Q: I recently returned from a vacation in Newfoundland, where I enjoyed the regional dish of “cod tongue.” Or should it be “cod’s tongue”? Or maybe “cods’ tongues”? I suspect that “cod” in “cod tongue” is an adjective (telling us what kind of tongue), not a noun (telling us whose tongue).

A: The word “cod” in “cod tongue” is an attributive noun, a noun that acts as an adjective. It’s attributive because the attributes associated with “cod” are applied to “tongue.”

All three of the versions you mention—“cod tongue,” “cod’s tongue,” and “cods’ tongues”—are legitimate, though “cod tongues” appears to be the most common way of referring to the dish, according to online searches.

Your question led us to ask one of our own: Do fish have tongues?

Yes, we’ve learned, most fish do have tongues. The tongue of a fish is formed from a fold in the floor of the mouth, according to an FAQ on the website of the Australian Museum.

However, fish tongues aren’t much like ours. Fish use their tongue muscles to thrust food backward while mammals use the tongue to position food for grinding, according to a study by researchers at Brown University.

We couldn’t find the term “cod tongues” (or its variants) in the Oxford English Dictionary or any of the standard dictionaries we usually check.

A Dictionary of Newfoundland English defines the term as “the tongue or hyoid apparatus of the cod-fish, much prized for its glutinous jelly-like consistency and delicate flavour when lightly fried.” (The hyoid bone anchors the tongue.)

The term “cod tongues” has been around since at least the 18th century. The earliest citation in the Newfoundland dictionary is from a 1771 entry in the journal of George Cartwright, an English trader and explorer in Newfoundland and Labrador:

“In the morning Condon came up and brought some cod tongues and sounds.” (The dictionary defines “sound” as the “’swimming bladder of certain fish.”)

In its entry for “tongue,” the dictionary has several examples of the word used in the sense we’re talking about, including this one from the September 1975 issue of The Rounder, a Newfoundland magazine:

“Best known is the tongue, much prized in certain circles for its jellylike consistency.

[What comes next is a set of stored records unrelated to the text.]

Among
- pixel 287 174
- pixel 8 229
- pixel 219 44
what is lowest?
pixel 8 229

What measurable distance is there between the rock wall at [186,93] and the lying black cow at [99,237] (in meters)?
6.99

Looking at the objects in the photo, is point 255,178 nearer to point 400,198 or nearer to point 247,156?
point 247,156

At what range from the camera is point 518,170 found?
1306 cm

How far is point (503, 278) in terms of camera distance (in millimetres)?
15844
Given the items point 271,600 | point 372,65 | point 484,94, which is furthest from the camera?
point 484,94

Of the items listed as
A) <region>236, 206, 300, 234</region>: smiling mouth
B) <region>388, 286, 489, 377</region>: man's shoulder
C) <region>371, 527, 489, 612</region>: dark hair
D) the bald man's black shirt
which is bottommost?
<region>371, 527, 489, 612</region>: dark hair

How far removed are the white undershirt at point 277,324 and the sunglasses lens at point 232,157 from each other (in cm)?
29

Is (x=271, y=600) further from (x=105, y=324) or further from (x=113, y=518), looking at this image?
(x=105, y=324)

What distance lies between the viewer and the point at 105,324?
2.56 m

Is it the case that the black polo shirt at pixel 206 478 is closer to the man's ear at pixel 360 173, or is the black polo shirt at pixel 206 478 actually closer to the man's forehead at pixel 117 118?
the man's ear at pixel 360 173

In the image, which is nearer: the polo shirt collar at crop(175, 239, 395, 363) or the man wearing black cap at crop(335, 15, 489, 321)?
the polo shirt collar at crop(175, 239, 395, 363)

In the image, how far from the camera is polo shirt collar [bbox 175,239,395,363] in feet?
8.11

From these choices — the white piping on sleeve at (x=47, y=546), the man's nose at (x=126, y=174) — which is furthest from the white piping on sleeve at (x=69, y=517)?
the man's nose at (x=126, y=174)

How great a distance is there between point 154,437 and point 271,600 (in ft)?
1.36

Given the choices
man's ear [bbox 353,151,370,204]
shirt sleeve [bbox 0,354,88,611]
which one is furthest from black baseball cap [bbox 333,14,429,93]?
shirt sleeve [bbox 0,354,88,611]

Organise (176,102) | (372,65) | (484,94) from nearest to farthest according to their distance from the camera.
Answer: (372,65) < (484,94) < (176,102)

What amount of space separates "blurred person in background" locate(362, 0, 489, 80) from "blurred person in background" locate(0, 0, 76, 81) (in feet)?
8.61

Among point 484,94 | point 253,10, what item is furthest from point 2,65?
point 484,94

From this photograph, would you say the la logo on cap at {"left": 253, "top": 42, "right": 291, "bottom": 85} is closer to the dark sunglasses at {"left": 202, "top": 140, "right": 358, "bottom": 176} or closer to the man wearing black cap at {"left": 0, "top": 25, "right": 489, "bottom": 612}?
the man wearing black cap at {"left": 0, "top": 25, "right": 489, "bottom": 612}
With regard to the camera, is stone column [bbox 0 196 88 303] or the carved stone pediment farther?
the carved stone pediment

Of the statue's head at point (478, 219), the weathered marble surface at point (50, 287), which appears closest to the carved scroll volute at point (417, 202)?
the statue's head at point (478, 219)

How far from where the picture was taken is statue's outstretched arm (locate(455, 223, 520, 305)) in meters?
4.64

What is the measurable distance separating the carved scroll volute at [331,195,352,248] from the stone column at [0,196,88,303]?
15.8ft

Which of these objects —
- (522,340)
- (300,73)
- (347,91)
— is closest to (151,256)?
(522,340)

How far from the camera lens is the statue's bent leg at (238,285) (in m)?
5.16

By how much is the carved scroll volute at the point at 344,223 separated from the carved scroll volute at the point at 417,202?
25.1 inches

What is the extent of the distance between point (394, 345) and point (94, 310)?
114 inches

Young children in many fishing communities make extra pocket money by cutting out the tongues and selling them by the dozen, door to door.”

In case you’re interested, we came across a video on a Norwegian website that shows young fishermen cutting the tongues out of cod.

The noun “cod” first showed up in the 1300s, according to the Oxford English Dictionary, but the origin of the word is uncertain.

Interestingly, it doesn’t appear in any other language and it’s not related to the name for the fish in classical Greek (gados) or zoological Latin (gadus).

The OED says it’s been suggested that the name might come from cod, an Old English term for a pouch, perhaps because of the baglike appearance of the fish. (John Ayto’s Dictionary of Word Origins says this theory is not all that convincing.)

We’ll end with an excerpt from a Nov. 14, 1825, letter that Thomas Jefferson wrote to his granddaughter Ellen Coolidge, who was living in Boston:

“We should be very glad occasionally to get small supplies of the fine dumb cod-fish to be had at Boston, and also of the tongues and sounds of the cod.”